■ GIVEN TEXT:
☆ ☆ ☆ ☆ ☆ ☆ ☆
Agent Phillips stated he provided the magistrate judge with these facts in seeking the search warrant and informed the judge Keith Buffkin was a cooperating witness, not a confidential informant. Id. at 52, 57-59.

Plea counsel moved to strike Agent Phillips's account of the information received from the confidential informant as hearsay and for dismissal or a continuance to allow him to investigate the informant. Id. at 39-40, 66. Plea counsel then moved to quash the search warrant for lack of probable cause and argued:

This search warrant was issued on a total stranger's statement that he purchased crack cocaine from Gutter. There's no reason to believe that person, that person had never been asked to tell the truth before, they'd never relied on that person before. There's no reason that that statement from that person would rise to probable cause to issue a search warrant on behalf of the Magistrate. Secondly, the Magistrate was told that Henry Lee Kinlaw was positively identified by Mr. Buffkin. Wells, Your Honor, . . . that's the most suggestive photo lineup I've ever heard of. They showed him one photo and said, is this him. . . . Then, lastly, Your Honor, the drug dog sniff . . . I believe we have the absolute right to have any evidence on the drug dog sniff excluded and therefore it shouldn't have not been included in
their request for probably cause by the Magistrate. . . . [T]he case of Florida v. Jardines, which came out in March of 2013, clearly suggests that drug dog sniffs on the exterior of an abode, a residence, an apartment, a hotel room, is a violation of the occupant or the owner or the tenant's constitutional rights.

. . . .

[S]o, Judge, three major bases for the . . . search warrant. If you'll look at them each on their own, I believe that not only are they - - were the improper evidence collected, but they should not indicate probable cause, in fact, the opposite. We've got a total stranger that's got no reason . . . to believe, says Gutter did it. We've got an improper photo lineup that identifies Henry Lee Kinlaw and then we've got an improper drug dog sniff on the exterior of the hotel room door. Those were the major bases for the request for the search warrant. Based on that, Your Honor, I believe that the Magistrate should've found no probable cause and not issued a search warrant.
Id. at 60-62.
☆ ☆ ☆ ☆ ☆ ☆ ☆
■ TASKS AND EXERCISES:
A. Answer these from the hearing excerpt:
(i) According to Agent Phillips, what did he tell the judge Keith Buffkin was?
(ii) What case did plea counsel cite on drug dog sniffs, and when did it come out?
(iii) How many photos did counsel say were shown in the lineup?
B. Reproduce the hearing excerpt word for word, from "[S]o, Judge, three" up to and including "a search warrant.".
C. Write the next part of the hearing excerpt, starting after its final line.
The listing that comes after this is separate material and has nothing to do with the hearing excerpt.

■ SUPPLIED DATA:
☆ ☆ ☆ ☆ ☆ ☆ ☆
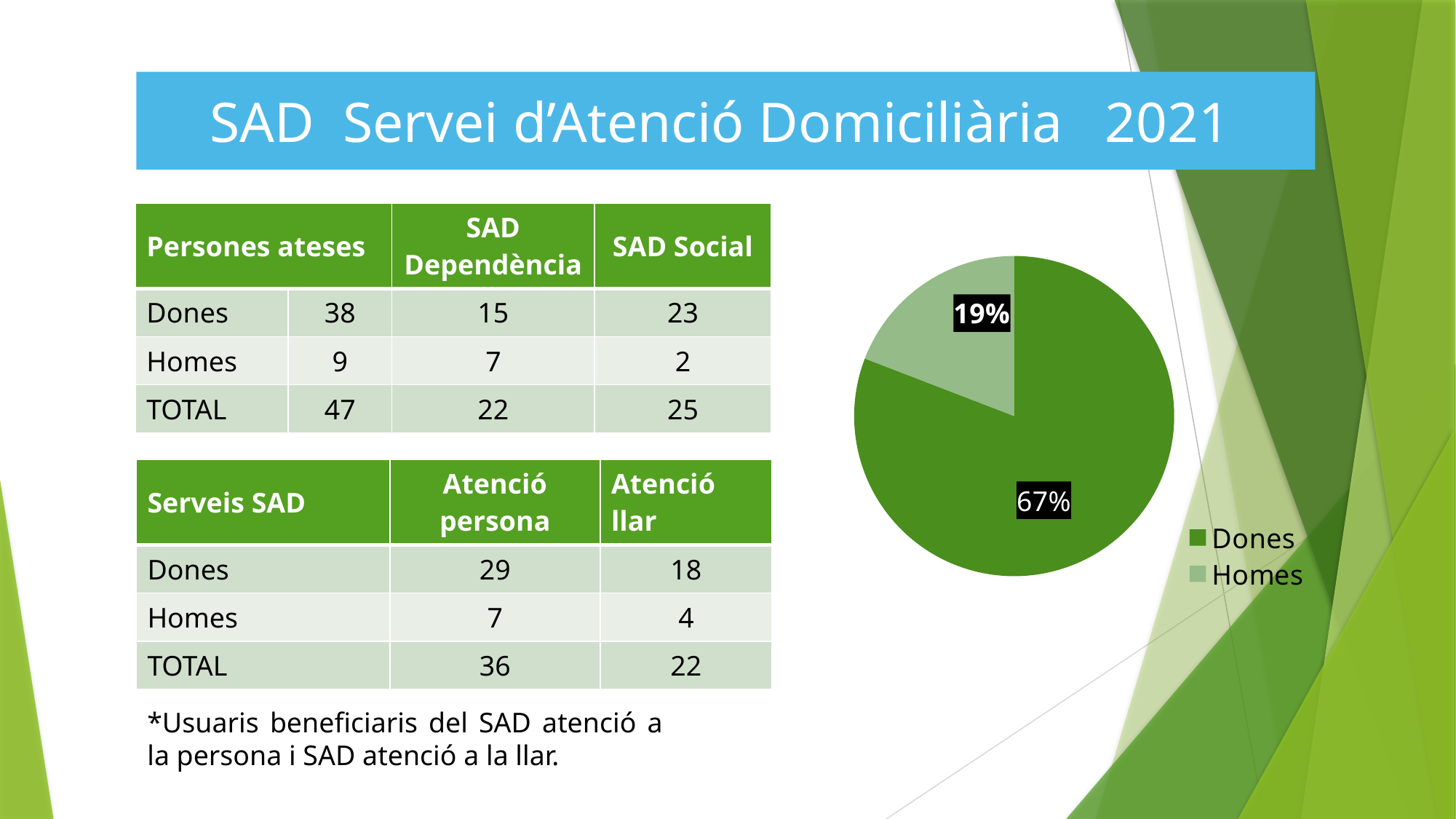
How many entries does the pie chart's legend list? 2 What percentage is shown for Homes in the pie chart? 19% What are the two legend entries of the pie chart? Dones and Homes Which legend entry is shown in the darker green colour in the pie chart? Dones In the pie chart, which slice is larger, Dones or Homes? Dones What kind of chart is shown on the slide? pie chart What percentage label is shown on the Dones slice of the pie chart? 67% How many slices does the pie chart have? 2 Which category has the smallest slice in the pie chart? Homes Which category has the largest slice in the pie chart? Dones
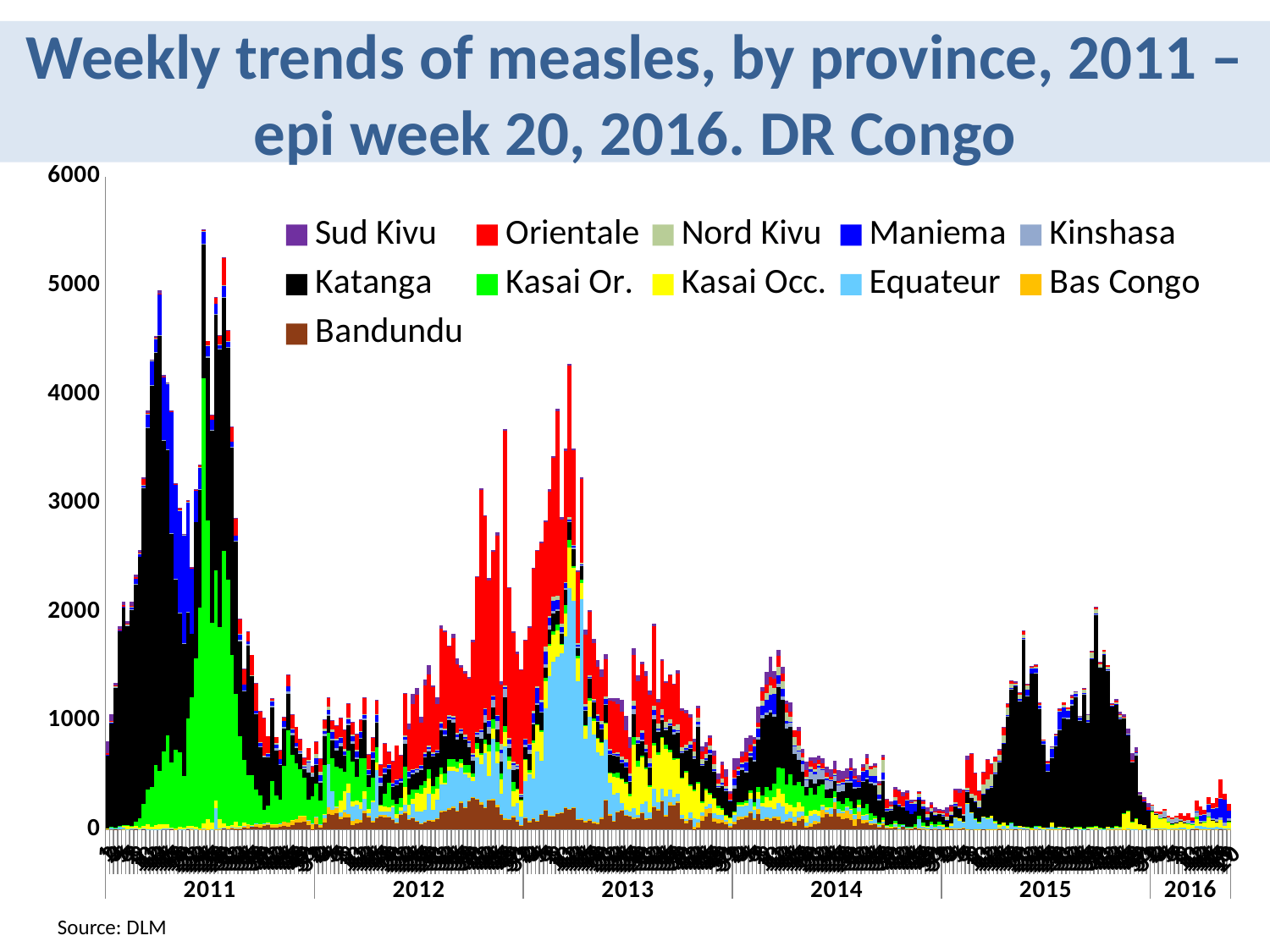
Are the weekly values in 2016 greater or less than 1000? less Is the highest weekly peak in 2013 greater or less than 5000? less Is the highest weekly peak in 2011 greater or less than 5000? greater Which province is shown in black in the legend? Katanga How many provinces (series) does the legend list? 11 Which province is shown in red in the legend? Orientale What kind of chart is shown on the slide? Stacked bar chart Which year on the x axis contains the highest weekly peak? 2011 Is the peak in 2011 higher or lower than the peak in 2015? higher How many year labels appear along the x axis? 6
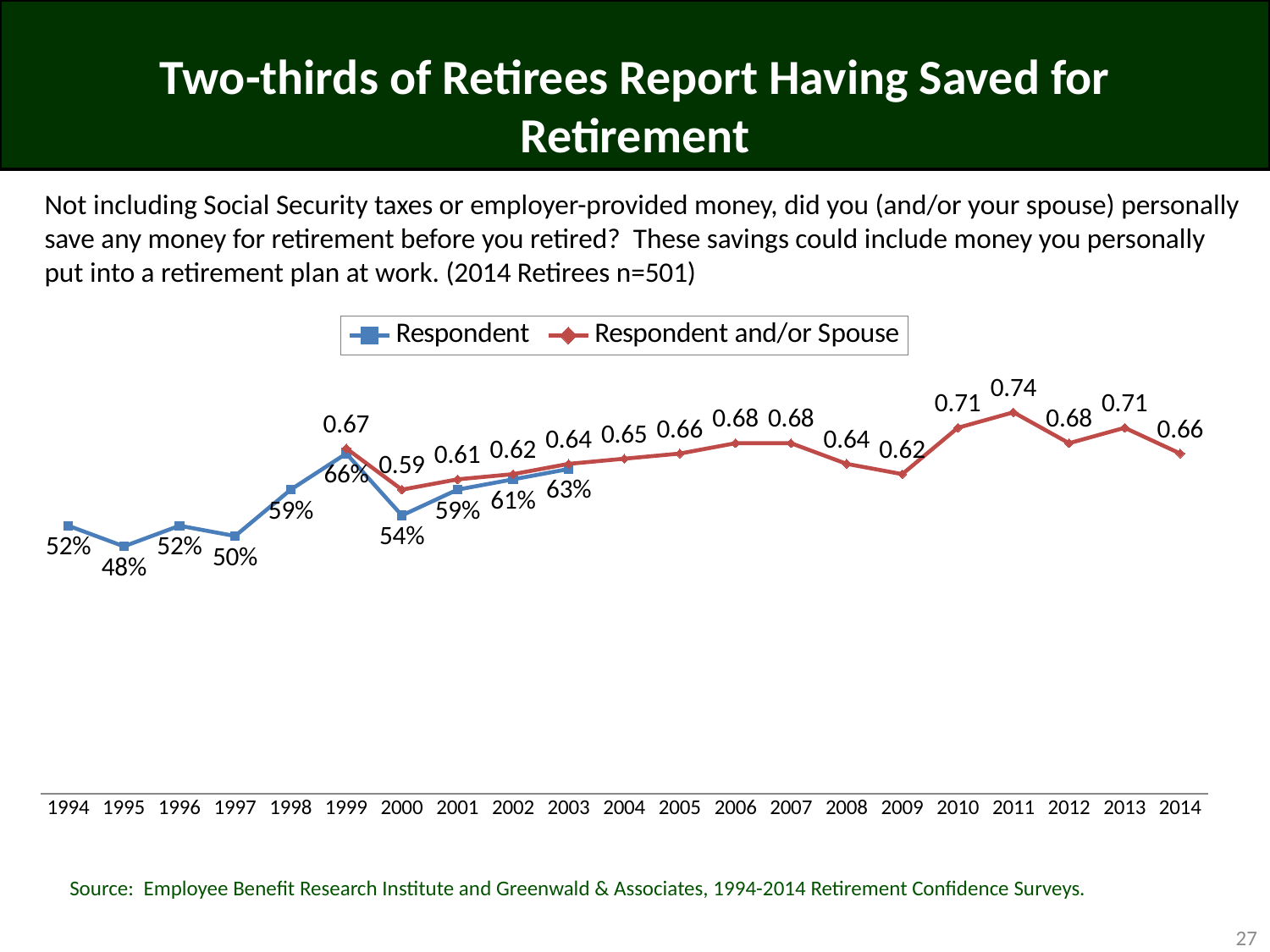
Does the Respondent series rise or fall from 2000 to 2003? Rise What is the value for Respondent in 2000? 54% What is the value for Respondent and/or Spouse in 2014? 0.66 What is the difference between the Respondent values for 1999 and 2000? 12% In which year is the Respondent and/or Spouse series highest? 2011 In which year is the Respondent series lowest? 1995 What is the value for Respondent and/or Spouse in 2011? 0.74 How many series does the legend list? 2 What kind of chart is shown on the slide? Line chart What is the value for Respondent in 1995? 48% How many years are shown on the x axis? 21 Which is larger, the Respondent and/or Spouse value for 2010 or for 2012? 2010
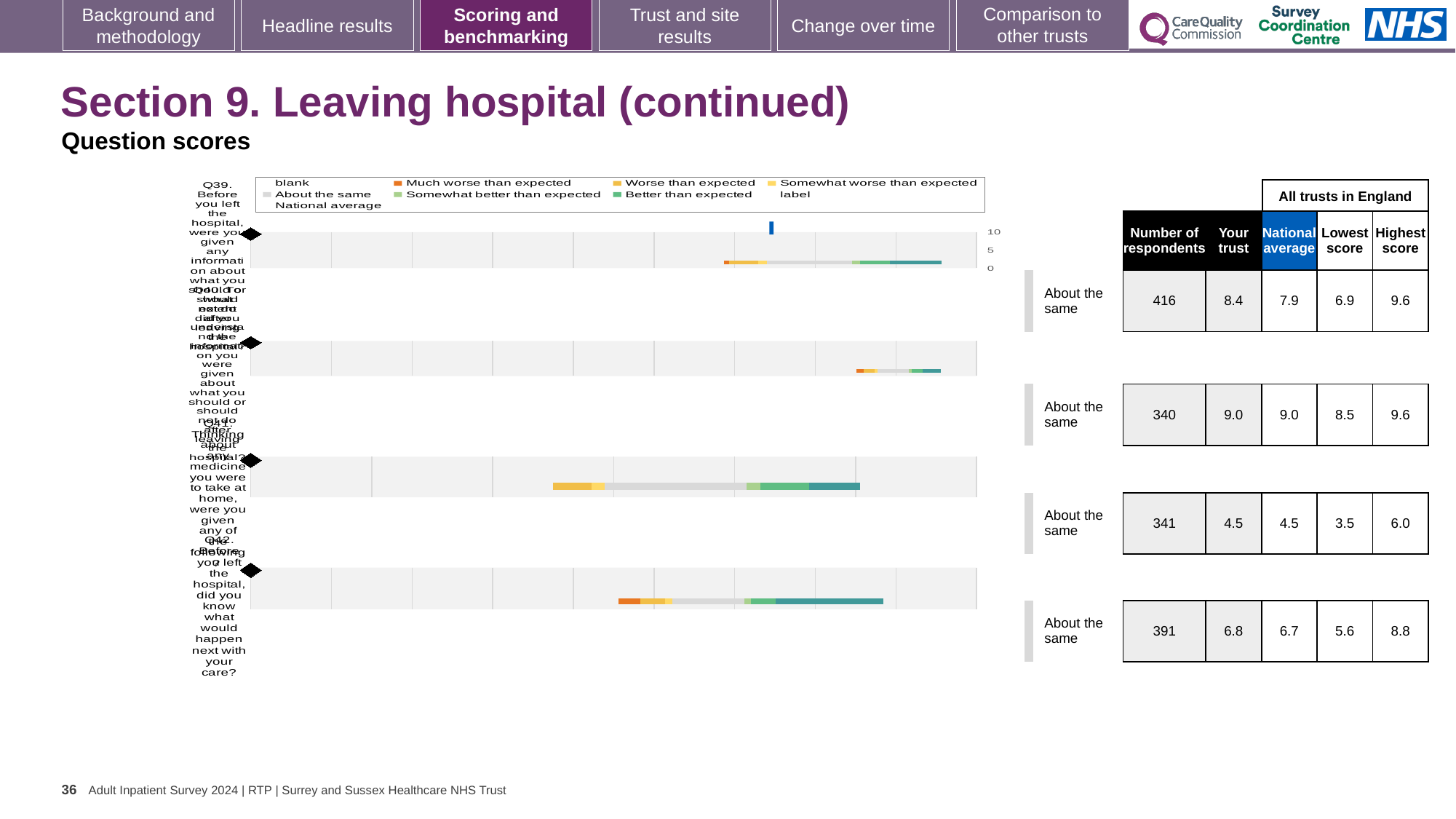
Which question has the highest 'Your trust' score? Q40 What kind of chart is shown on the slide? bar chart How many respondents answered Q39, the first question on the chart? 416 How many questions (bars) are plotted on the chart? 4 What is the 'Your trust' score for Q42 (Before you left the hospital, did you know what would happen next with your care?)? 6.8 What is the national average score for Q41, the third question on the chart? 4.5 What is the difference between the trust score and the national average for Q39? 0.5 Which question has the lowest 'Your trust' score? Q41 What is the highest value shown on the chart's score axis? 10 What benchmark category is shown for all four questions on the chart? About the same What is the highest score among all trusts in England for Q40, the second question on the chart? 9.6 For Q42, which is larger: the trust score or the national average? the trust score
☆ ☆ ☆ ☆ ☆ ☆ ☆
■ OUTPUTS FOR THE TASKS:
A.
(i) A cooperating witness, not a confidential informant.
(ii) Florida v. Jardines, which came out in March of 2013.
(iii) One photo.

B.
[S]o, Judge, three major bases for the . . . search warrant. If you'll look at them each on their own, I believe that not only are they - - were the improper evidence collected, but they should not indicate probable cause, in fact, the opposite. We've got a total stranger that's got no reason . . . to believe, says Gutter did it. We've got an improper photo lineup that identifies Henry Lee Kinlaw and then we've got an improper drug dog sniff on the exterior of the hotel room door. Those were the major bases for the request for the search warrant. Based on that, Your Honor, I believe that the Magistrate should've found no probable cause and not issued a search warrant.

C.
After considering argument from the State, the trial court found:

[S]howing someone a single photo by its nature is suggestive, standing alone it would be impermissibly suggestive. However, based on the facts relayed to the Court in this hearing, I find there's no substantive likelihood or substantial likelihood of irreparable misidentification based on the totality of the circumstances. I find affirmatively that the identification by Buffkin of Kinlaw is reliable even if suggested and I find the State has proven this by clear and convincing evidence. . . . I also find that the search warrant is on probable cause. The . . . identification of him . . . of the activity regarding the transaction with Kinlaw, the key card being found on Mr. Kinlaw, key card having worked the Room 205, having been ID'd by the owner or the manager . . . of the motel . . . with the confirmation by him that Kinlaw was the individual in that room or at least not in the room but - - Jardines does not fly. It is a front porch case. It talks about one's right of expectancy of privacy in their home or its curtilage and I find that the right of privacy does not extend to a Days Inn breezeway, walkway or hallway. So, I find there was
probable cause and I find that the warrant is based on probable cause and will not be - - the items seized will not be quashed.
Id. at 64-66.

At the PCR evidentiary hearing, Petitioner explained his grounds for relief. Id. at 269-313. On cross-examination, Petitioner stated he met with plea counsel eight times prior to his plea. Id. at 313. He testified he and plea counsel discussed potential defenses, including possible challenges to the search warrant. Id. at 313-14. Petitioner admitted he waived all rights to challenge his charges or deficiencies related to pretrial motions when he pled guilty, but argued he could only waive defenses he knew of when he pled and plea counsel failed to tell him about these other potential defenses prior to his plea. Id. at 314-15. Petitioner agreed to the facts as recited by the State at the plea hearing. Id. at 317. Petitioner also acknowledged the motions plea counsel made, but continued to assert his should have challenged additional defects in the warrants. Id. at 318-20.

Plea counsel testified he met with Petitioner at least 12, maybe 20, times. Id. at 325. He stated he received discovery from the State and reviewed that discovery with Petitioner, but did not conduct additional investigation because Petitioner did not provide an alibi or identify alibi witnesses and there was not another party involved, so plea counsel felt there was not anything to investigate. Id. at 329. Regarding potential defenses, counsel testified:

. . . we spent a lot of time talking about what our pretrial issues were, explaining to him that if we lost our motions and if the judge allowed them to go forward with the trial itself, as soon as they called the first witness it was going to be real hard to get a jury to find him not guilty. So his entire case was really resting on what we were able to do in paring the case down at pretrial motions.
Id. at 330-31. He recounted his arguments to the trial court concerning the warrant's reliance on an unreliable informant, faulty lineup, and invalid drug-dog sniff. Id. at 331-32.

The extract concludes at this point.